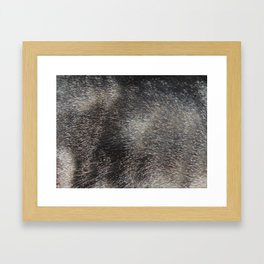 CAT FUR Framed Art Print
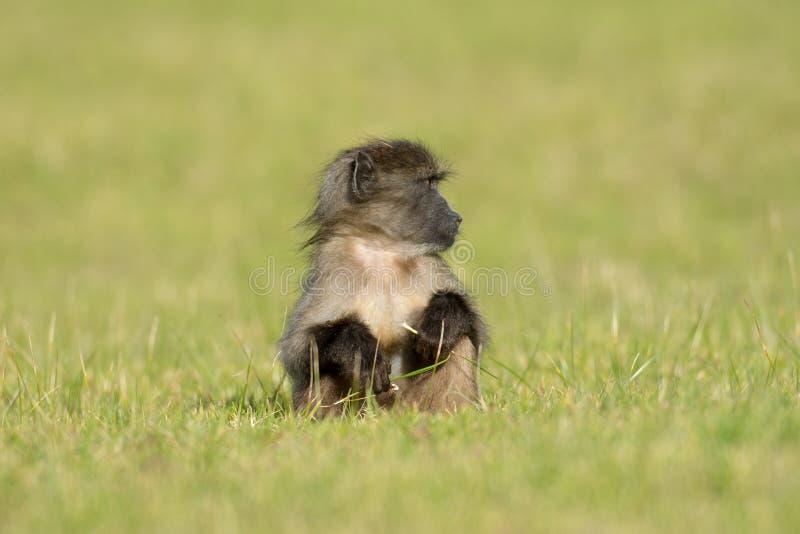 狒狒婴孩chacma 免版税库存图片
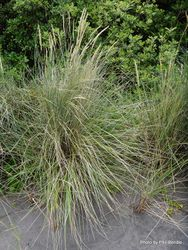 Phil Bendle Collection:Ammophila arenaria (Marram grass) Exotic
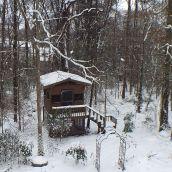 4-MollW-snow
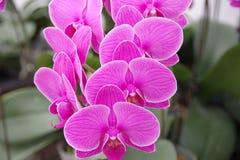 Orquídea de borboleta Imagem de Stock Royalty Free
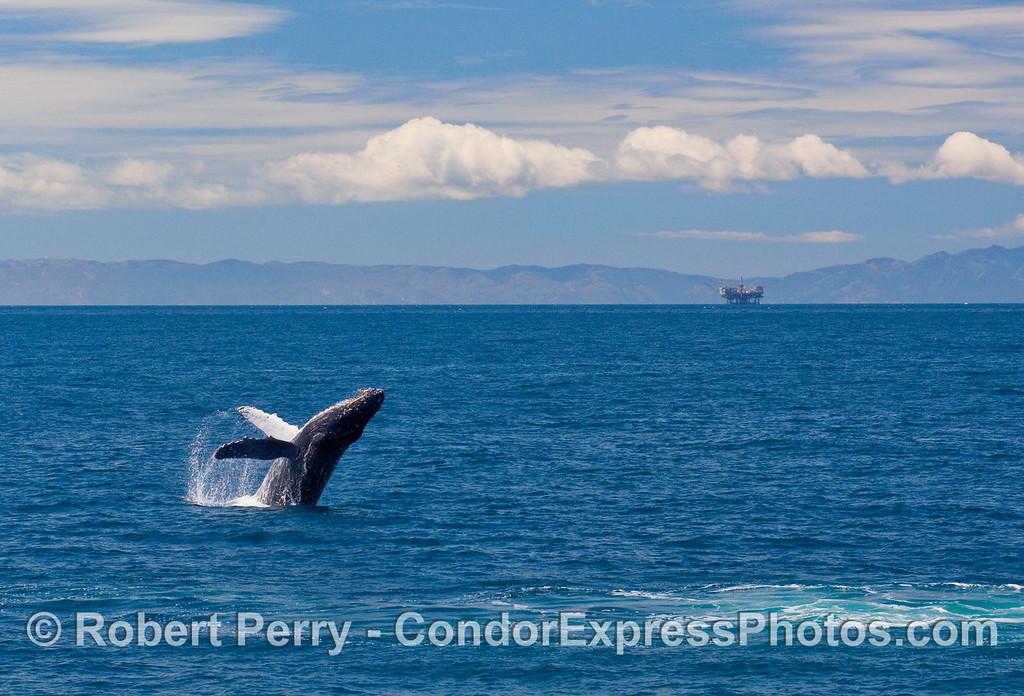 Panorama view of a Humpback Whale breaching in the Santa Barbara Channel. (Megaptera novaengliae).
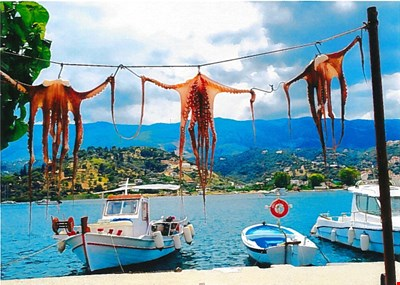 Octopi hanging out to dry
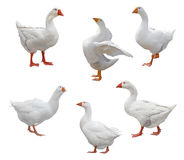 Six Geese Stock Photos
++++++++++++++++++++
YOUR ASSIGNMENT – Every entry above has to be repeated exactly, apart from its pictures.

TASK OUTPUT –
 CAT FUR Framed Art Print
 狒狒婴孩chacma 免版税库存图片
 Phil Bendle Collection:Ammophila arenaria (Marram grass) Exotic
 4-MollW-snow
 Orquídea de borboleta Imagem de Stock Royalty Free
 Panorama view of a Humpback Whale breaching in the Santa Barbara Channel. (Megaptera novaengliae).
 Octopi hanging out to dry
 Six Geese Stock Photos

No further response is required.